Source:
Murphy showed a floor plan that included an elaborate display in the building's center atrium, which is expanded with a glass enclosure on the north side.

The display has been billed as the Heritage Squadron -- a collection of seven quarter-sized models of the airplanes the 4th Fighter Wing has flown since its Eagle Squadron days during World War II.

An option for two half-sized models of the F-15E and one of its predecessors was scrapped by the committee during its breakout session earlier in the day, but Kasey is wondering about the B-52s he remembers from his 20-year stint in the Air Force that ended when he retired from Seymour Johnson.

"Is it just the 4th?" he asked, reminding Murphy that there were other planes and wings in the base's history.

"Yes sir, you're right," Murphy said, to which Kasey had a short, affable reply.

"I know."

Those at the meeting chuckled before Murphy addressed what those in the committee meeting hours before had learned: The museum will focus on the 4th Fighter Wing.

"We certainly are prioritizing the 4th and, to some extent, the 916th, because they are here now," Murphy said, referring to the plans for a quarter-sized steel frame of a KC-135 Stratotanker to be suspended above the Heritage Squadron, dwarfing the fighter jets.

Kasey's wife, Fran, expressed concern at the renderings, which show the drive-thru of the building after it has been converted into an entrance. She said she likes that front and wishes it could be facing Ash Street.

"This way, it will always look like First Savings and Loan," she said of the rendering showing the north side of the building, harkening back to the building's decades as a bank before it was purchased by the Arts Council of Wayne County and, later, the city of Goldsboro.

Mrs. Kasey turned her next question to Roy Heidicker, the 4th Fighter Wing's historian.

She asked about funding and how the base was involved, but learned neither Seymour Johnson nor the National Air Force Museum would be contributing financially or to assist with staffing the museum.

If anything, the national museum is drawing back its operations, he said, due to deep cuts at the federal level.

"That's what a lot of people think," Mrs. Kasey said, concerning the Air Force's involvement with the project, which Heidicker revealed was independent and would need to be completely funded by the city, county and other entities.

But the county still hadn't been formally involved in the project as of Monday, where, at the Goldsboro City Council meeting, District 2 Councilman Bob Waller asked about the other government entity city officials have continually said was vital to the museum project's success.

Waller was told that the county commissioners had been invited to attend the community forums, but they were not among those gathered at either meeting this week.

Your task: Return the part of the museum article that opens with the words containing "The display has" and closes with "World War II.", word for word. The lines that come next have no connection to the text about the museum plans.

Dataset excerpts:
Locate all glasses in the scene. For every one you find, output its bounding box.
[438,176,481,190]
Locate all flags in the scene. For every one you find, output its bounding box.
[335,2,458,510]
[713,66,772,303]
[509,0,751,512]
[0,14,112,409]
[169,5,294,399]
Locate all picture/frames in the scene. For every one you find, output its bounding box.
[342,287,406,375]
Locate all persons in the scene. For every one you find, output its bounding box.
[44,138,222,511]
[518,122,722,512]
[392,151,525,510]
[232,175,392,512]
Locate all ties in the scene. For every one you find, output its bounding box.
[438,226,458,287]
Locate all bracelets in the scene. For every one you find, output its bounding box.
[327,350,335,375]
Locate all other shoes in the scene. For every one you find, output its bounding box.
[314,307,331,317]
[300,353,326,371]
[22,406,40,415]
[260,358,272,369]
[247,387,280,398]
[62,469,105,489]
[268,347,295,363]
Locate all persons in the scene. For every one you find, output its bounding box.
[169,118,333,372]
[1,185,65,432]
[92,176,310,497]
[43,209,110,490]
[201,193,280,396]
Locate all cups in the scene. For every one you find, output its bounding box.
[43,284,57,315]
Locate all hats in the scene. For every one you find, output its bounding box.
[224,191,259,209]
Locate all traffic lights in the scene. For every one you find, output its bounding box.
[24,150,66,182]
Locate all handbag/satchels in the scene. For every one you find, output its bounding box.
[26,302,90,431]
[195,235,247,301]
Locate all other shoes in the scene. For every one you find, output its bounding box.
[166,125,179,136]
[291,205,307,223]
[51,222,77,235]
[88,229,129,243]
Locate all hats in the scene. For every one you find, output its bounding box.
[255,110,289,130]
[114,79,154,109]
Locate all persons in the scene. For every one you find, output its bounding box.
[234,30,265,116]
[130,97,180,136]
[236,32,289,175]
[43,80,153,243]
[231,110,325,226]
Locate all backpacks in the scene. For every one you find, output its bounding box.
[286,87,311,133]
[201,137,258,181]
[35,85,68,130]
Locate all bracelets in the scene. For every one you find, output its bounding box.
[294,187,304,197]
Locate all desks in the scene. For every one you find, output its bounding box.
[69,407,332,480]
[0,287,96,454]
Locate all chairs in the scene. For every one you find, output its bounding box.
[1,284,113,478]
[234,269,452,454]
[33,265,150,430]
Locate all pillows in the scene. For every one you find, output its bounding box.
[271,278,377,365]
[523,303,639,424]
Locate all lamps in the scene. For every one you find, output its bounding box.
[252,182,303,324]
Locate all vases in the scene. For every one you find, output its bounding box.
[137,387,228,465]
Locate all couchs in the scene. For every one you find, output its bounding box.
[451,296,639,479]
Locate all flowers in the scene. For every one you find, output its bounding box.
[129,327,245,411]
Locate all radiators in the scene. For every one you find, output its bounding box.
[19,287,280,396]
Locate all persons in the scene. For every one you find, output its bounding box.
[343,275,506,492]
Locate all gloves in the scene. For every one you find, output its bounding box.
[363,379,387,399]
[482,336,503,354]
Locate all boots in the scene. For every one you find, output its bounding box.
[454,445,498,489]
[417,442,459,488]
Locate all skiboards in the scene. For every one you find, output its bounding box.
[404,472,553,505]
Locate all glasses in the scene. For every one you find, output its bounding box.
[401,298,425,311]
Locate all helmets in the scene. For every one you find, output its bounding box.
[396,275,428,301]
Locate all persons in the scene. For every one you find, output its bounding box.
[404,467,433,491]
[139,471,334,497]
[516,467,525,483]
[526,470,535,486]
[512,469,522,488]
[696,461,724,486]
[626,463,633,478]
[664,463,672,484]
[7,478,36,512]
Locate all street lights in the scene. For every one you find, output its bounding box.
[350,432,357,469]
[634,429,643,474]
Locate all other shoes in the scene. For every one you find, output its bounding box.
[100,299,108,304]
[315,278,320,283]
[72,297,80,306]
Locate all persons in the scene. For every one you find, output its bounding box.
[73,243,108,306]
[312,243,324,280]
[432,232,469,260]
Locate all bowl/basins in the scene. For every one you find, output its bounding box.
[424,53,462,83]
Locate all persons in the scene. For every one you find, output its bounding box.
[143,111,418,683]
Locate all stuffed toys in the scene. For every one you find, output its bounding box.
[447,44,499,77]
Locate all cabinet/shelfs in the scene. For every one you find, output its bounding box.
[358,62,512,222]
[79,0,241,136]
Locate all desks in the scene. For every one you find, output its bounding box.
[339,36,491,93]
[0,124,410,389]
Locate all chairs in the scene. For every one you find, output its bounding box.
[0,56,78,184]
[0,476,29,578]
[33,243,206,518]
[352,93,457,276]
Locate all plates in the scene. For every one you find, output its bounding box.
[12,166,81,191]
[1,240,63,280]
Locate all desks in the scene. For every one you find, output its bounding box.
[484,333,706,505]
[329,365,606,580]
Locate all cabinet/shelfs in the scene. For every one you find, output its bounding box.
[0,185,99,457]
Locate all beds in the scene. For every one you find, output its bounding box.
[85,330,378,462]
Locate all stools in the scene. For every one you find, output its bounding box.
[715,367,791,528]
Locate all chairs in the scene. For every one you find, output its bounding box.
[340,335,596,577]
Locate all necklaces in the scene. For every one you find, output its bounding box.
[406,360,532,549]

Worked solution:
The display has been billed as the Heritage Squadron -- a collection of seven quarter-sized models of the airplanes the 4th Fighter Wing has flown since its Eagle Squadron days during World War II.